**EXCERPT PROVIDED**
***

United States District Court, S.D. Ohio, Western Division
Sep 29, 2008
Case No. 1:08cv77 (S.D. Ohio Sep. 29, 2008)

Opinion

Case No. 1:08cv77.

September 29, 2008


OPINION ORDER


This matter is before the Court upon Defendant Begley Company's Motion to Dismiss, or in the alternative, Motion for More Definite Statement (Doc. 6); Plaintiff Louis Green's Response in Opposition (Doc. 8); and Defendant's Reply (Doc. 9).

I. BACKGROUND

This case was removed from the Hamilton County Court of Common Pleas based on diversity jurisdiction.

Plaintiff is the owner of property and building at 7145 Beechmont Avenue in Cincinnati, Ohio. (Doc. 2, ¶ 1) On August 23, 1989, Plaintiff and Defendant entered into a lease agreement for one of the three spaces within the building. (Id. ¶¶ 8, 34) Defendant operated a retail dry cleaning service on the property, but the store is now closed. (Id. ¶ 6) Walgreens remains a tenant and operates a retail store and pharmacy on the property. (Id. ¶ 9)

Plaintiff alleges that Defendant discharged chemicals that it used in the dry cleaning process and contaminated the entire property. (Id. ¶ 11) Plaintiff alleges that as a result of the contamination, the property is unfit for further development and requires significant work and expenditures to rehabilitate. (Id. ¶ 12) Plaintiff alleges the inability of Plaintiff to further develop the property has resulted in a significant economic loss. (Id. ¶ 13) Plaintiff alleges that it continues to be injured by Defendant's release of contaminants into the soil and groundwater. (Id. ¶ 28)

In the Complaint, Plaintiff brings the following state law claims against Defendant: (1) public nuisance, (2) negligence, (3) strict liability, (4) trespass; and (5) breach of contract.

In its Motion to Dismiss or in the alternative Motion for More Definite Statement, Defendant argues that Plaintiff's Complaint is insufficient as a matter of Ohio law and should be dismissed with prejudice.

II. ANALYSIS

A. Motion to Dismiss Standard

Defendant brings its Motion to Dismiss pursuant to Federal Rule of Civil Procedure Rule 12(b)(6) for failure to state a claim upon which relief can be granted.

***

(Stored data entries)
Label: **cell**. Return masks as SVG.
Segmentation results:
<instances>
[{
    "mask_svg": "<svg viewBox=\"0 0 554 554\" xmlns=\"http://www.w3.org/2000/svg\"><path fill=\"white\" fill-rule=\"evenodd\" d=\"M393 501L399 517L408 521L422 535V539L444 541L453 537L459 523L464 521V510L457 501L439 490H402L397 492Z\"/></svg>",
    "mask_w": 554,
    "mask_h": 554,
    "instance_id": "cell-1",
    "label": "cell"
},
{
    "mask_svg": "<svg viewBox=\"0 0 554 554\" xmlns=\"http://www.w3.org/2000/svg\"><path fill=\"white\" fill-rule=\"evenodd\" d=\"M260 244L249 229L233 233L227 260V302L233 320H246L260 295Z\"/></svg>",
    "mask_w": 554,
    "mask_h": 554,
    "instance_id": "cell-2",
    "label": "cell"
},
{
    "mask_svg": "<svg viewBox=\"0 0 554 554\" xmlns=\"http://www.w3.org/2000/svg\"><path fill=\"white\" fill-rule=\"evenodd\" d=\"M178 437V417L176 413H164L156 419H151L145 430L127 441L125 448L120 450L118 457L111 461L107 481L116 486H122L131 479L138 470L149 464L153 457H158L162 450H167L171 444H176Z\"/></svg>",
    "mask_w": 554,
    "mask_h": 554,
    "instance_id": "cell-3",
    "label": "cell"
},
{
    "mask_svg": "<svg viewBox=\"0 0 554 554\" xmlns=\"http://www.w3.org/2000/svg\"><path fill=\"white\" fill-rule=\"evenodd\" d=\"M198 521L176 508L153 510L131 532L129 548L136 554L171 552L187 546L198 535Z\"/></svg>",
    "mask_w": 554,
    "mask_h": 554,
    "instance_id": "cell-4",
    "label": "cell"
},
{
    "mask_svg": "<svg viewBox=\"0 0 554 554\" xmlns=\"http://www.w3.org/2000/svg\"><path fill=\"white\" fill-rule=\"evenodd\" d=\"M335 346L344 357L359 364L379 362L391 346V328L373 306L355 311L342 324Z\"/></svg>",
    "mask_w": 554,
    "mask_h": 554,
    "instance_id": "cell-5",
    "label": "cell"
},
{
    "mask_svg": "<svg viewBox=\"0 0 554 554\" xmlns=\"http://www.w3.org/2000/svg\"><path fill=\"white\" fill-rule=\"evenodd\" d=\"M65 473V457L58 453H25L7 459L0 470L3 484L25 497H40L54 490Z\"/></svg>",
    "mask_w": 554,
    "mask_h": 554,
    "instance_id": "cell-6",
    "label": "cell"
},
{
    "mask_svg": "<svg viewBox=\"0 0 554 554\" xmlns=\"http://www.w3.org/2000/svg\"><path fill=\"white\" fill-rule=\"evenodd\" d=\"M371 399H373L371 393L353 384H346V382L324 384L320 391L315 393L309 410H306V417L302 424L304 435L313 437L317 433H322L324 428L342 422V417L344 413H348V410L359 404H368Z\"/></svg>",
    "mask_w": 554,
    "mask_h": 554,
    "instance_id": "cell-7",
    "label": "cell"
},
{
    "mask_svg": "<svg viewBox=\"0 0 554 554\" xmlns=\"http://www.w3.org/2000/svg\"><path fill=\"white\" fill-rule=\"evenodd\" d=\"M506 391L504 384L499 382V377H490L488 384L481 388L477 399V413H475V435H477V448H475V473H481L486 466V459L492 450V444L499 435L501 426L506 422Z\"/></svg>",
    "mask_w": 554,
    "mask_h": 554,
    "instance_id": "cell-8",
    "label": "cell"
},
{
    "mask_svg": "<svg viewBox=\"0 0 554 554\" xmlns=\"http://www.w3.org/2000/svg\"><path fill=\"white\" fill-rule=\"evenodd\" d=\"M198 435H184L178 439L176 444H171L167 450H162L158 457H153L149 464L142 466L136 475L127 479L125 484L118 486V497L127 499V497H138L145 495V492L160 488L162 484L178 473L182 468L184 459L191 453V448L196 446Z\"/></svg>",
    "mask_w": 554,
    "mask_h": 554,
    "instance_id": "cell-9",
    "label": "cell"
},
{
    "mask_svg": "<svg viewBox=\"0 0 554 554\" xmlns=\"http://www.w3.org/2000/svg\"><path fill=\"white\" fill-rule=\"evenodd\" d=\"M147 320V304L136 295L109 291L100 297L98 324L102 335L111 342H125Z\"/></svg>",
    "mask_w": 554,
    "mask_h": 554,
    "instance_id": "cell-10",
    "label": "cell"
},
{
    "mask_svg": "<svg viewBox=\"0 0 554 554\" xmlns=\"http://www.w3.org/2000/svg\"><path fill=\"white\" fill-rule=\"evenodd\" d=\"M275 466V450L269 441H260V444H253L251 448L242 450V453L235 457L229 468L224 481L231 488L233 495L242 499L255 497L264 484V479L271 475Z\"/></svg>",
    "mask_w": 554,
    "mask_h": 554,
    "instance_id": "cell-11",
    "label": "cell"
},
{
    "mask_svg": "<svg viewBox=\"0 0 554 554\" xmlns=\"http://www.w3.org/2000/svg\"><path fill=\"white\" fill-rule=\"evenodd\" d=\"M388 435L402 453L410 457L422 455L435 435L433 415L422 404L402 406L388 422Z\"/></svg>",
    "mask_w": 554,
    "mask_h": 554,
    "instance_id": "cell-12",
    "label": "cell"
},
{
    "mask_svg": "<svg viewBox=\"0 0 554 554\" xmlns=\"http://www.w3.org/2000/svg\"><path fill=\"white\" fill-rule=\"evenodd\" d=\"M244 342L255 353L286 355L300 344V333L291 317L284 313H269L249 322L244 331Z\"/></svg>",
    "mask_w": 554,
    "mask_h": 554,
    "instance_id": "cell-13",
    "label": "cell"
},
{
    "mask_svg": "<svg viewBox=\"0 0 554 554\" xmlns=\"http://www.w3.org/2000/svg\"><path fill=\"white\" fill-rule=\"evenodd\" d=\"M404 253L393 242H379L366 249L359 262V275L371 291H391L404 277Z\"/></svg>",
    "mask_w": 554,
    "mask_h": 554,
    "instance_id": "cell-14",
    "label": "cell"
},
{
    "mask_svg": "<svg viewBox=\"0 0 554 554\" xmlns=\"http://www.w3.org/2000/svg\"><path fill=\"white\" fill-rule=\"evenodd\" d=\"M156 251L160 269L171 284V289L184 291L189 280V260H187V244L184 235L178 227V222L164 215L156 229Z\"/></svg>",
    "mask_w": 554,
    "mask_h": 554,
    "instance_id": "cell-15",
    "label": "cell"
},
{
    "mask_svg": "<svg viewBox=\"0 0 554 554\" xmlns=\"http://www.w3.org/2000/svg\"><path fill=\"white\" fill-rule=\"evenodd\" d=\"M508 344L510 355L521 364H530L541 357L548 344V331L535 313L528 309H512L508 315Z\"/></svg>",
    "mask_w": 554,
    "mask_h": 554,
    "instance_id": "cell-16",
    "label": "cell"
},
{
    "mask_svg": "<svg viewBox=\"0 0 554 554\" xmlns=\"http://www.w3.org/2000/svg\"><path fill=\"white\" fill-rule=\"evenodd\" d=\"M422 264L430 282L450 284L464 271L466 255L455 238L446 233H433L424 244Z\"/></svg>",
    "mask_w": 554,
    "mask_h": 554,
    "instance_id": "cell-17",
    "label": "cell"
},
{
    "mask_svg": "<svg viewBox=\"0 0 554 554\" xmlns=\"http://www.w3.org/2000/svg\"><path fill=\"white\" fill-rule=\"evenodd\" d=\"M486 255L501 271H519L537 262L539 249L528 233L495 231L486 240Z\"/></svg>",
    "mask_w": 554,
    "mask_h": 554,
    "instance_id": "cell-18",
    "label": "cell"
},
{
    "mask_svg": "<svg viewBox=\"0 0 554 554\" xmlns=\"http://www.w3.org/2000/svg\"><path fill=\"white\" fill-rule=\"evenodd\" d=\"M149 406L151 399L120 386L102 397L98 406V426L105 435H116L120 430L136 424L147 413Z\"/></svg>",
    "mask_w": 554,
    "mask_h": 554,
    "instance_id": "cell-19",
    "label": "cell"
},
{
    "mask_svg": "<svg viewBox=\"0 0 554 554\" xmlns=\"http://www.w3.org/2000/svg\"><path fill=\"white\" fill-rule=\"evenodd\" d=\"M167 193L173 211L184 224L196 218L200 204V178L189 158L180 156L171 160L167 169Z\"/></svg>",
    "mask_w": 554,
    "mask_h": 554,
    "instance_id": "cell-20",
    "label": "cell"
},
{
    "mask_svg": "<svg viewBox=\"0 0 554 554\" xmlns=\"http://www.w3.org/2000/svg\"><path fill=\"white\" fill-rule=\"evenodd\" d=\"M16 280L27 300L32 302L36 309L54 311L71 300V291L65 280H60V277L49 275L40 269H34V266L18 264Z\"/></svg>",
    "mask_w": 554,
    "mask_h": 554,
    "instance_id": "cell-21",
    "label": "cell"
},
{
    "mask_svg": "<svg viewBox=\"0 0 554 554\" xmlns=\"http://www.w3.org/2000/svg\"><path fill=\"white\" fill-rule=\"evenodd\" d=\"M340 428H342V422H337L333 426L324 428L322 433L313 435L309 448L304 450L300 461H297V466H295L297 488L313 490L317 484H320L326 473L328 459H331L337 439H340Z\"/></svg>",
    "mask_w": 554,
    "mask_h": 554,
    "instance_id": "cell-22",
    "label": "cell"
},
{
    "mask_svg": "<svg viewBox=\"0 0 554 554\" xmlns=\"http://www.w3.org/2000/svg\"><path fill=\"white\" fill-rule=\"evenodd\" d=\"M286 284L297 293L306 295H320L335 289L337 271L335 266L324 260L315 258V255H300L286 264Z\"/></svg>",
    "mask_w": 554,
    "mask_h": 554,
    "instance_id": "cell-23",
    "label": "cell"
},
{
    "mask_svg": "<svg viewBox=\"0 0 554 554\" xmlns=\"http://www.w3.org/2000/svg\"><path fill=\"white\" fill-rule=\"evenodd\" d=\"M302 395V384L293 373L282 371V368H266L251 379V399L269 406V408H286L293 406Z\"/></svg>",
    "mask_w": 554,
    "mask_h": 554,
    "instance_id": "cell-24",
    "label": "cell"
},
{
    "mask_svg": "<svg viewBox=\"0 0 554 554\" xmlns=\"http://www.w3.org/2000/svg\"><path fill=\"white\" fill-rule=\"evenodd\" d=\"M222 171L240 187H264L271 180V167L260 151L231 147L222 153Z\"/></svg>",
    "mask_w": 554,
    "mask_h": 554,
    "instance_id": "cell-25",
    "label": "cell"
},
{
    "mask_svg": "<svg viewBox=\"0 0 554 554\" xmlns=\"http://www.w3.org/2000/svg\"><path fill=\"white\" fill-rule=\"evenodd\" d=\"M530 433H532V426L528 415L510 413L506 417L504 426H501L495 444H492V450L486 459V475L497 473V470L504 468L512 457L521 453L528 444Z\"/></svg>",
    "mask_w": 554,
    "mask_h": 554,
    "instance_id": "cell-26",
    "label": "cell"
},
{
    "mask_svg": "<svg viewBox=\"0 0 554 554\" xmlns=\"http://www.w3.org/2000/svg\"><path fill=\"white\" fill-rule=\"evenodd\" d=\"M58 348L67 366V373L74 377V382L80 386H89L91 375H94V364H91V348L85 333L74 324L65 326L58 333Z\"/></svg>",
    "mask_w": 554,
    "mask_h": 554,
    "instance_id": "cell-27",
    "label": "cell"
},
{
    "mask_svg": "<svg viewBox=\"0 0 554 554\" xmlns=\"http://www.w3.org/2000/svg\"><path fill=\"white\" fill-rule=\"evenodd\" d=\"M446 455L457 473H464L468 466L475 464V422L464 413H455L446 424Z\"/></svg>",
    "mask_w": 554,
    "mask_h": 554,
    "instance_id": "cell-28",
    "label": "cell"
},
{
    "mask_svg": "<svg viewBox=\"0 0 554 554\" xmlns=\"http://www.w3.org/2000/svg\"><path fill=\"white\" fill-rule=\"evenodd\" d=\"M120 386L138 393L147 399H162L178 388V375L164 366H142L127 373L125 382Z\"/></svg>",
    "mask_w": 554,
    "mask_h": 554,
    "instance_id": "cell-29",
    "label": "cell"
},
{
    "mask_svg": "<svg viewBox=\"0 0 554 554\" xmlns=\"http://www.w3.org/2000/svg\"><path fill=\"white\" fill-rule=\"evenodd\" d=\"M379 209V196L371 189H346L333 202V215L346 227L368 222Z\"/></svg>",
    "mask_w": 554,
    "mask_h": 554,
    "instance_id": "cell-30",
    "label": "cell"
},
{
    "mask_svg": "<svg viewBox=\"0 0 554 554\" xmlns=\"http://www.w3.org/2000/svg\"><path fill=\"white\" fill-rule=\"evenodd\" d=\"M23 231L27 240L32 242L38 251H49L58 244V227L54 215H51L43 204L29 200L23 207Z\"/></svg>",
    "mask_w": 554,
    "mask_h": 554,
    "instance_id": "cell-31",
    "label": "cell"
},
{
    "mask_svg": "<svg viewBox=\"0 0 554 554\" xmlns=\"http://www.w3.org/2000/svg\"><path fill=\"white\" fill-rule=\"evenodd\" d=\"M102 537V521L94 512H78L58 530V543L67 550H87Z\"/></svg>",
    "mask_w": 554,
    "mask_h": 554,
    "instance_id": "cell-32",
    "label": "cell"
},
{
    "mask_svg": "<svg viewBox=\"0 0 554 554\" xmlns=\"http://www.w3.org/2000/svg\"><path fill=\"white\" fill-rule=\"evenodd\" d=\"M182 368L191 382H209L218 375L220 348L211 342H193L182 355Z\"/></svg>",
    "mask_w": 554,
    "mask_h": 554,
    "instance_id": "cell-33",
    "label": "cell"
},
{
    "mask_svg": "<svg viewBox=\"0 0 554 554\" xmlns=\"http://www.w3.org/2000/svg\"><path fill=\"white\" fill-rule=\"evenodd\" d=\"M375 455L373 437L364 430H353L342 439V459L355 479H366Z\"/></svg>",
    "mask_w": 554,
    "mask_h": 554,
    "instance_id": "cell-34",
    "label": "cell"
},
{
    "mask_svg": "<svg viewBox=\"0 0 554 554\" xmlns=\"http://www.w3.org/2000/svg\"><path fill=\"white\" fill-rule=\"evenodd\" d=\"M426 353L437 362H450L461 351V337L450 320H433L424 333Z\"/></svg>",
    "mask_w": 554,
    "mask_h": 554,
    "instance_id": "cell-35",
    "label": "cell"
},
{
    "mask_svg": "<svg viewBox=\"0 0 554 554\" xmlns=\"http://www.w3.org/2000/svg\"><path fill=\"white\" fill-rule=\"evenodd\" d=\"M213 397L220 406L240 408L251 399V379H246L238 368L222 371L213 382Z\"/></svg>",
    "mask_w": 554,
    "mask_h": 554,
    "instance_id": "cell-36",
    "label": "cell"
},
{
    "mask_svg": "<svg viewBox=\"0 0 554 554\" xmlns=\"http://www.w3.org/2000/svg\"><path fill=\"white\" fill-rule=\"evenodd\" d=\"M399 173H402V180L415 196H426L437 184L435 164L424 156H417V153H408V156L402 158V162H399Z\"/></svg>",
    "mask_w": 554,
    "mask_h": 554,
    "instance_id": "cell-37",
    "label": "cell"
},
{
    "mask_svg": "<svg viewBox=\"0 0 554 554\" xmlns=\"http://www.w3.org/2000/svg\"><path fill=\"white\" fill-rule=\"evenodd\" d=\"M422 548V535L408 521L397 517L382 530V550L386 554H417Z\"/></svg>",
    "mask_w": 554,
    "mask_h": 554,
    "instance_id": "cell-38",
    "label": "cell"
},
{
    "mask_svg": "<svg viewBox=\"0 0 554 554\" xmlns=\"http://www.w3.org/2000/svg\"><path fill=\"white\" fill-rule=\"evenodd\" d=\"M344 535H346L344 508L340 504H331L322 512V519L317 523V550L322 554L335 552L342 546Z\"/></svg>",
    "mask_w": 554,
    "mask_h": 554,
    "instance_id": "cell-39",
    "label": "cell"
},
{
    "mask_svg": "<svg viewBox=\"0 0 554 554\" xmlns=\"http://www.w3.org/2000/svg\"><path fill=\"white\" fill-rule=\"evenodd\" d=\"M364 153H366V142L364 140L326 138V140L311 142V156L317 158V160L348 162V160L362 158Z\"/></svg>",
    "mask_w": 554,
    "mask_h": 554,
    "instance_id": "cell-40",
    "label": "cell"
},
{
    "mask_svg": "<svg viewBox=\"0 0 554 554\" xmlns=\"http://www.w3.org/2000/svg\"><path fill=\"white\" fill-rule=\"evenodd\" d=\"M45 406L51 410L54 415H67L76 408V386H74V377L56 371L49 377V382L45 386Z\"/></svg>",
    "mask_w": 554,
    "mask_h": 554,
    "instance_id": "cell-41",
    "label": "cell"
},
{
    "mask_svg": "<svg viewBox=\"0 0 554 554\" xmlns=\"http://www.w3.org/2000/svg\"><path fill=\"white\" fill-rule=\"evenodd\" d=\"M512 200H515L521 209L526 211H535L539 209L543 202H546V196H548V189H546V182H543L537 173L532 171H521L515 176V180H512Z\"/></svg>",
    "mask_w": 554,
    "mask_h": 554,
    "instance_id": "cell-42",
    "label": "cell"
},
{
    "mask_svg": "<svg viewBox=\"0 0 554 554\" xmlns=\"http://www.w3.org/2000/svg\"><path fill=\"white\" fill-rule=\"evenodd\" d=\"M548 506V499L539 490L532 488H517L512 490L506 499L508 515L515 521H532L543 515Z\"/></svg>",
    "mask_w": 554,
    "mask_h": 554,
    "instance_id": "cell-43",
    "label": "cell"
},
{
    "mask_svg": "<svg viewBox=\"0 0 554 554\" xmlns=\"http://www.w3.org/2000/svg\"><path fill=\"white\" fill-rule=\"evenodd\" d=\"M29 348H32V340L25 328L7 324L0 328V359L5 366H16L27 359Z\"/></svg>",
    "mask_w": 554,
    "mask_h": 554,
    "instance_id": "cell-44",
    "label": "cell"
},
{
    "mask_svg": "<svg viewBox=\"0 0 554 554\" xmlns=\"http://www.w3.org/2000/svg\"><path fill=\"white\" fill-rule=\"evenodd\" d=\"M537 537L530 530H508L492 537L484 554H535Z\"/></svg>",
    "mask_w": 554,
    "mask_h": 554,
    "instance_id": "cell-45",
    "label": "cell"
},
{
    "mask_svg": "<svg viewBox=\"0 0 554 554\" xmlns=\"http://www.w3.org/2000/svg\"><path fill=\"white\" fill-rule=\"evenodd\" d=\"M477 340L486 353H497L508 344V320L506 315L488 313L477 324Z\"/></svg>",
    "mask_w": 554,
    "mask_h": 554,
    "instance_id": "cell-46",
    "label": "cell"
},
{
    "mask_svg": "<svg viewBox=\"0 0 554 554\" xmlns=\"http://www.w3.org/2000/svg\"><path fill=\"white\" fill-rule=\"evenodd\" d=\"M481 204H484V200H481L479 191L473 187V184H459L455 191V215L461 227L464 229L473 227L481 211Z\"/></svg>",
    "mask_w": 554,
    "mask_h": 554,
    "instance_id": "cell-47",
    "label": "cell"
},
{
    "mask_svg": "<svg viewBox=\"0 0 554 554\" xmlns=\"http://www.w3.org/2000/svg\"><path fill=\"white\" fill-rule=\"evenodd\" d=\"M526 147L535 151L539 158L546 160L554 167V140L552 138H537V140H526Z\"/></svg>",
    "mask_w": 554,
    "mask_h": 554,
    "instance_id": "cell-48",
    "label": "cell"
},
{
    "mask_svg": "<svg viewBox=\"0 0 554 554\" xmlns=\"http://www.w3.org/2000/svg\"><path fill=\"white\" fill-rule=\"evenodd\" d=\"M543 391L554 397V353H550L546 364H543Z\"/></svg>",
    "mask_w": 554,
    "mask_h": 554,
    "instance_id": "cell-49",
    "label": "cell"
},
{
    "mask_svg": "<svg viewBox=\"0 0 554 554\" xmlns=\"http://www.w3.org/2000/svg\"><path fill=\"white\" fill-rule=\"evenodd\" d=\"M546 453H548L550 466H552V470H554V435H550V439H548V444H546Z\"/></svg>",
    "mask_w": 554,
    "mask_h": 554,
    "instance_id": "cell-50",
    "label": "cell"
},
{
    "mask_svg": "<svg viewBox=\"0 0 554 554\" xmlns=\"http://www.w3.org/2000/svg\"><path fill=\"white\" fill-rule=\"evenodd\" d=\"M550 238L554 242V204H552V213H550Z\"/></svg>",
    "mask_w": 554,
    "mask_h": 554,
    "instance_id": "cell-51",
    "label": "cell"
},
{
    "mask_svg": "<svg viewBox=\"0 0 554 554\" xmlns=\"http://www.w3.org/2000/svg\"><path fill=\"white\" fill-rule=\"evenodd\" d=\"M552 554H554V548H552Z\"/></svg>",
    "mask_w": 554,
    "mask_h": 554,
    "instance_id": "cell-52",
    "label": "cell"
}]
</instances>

***

**TASK INSTRUCTIONS**
Please answer these questions about the court opinion:
(a) What is the address of the property the plaintiff owns?
(b) From which court was the case removed?
(c) Under which rule does the defendant bring its Motion to Dismiss?

**SOLUTION TO THIS EXERCISE**
(a) 7145 Beechmont Avenue in Cincinnati, Ohio
(b) The Hamilton County Court of Common Pleas
(c) Federal Rule of Civil Procedure 12(b)(6)